Yes, our most precious national secrets are our interrogation techniques, so if you are ever interrogated, you cannot talk about it, EVAR!
Guilty, innocent, it just doesn't matter since once you've been, ahem, persuaded to talk, you have become privy to our secrets:
The government says in new court filings that those interrogation methods are now among the nation's most sensitive national security secrets and that their release -- even to the detainees' own attorneys -- "could reasonably be expected to cause extremely grave damage." Terrorists could use the information to train in counter-interrogation techniques and foil government efforts to elicit information about their methods and plots, according to government documents submitted to U.S. District Judge Reggie B. Walton on Oct. 26.

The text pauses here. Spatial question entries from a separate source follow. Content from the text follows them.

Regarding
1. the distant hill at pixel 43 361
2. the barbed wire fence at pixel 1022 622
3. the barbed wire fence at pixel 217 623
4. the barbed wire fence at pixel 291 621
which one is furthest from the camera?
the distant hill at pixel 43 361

Lawyers agree, Kafka was a piker:
Joseph Margulies, a Northwestern University law professor who has represented several detainees at Guantanamo, said the prisoners "can't even say what our government did to these guys to elicit the statements that are the basis for them being held. Kafka-esque doesn't do it justice. This is 'Alice in Wonderland.' "
So, it turns out that Lewis Carroll was the guy who really looked into the future when he wrote his book 'Alice in Tortureland'.


Blogger dante35633 said...

he actually imagined himself a giant beetle, cf., Vladimir Nabokov, Lectures on Literature.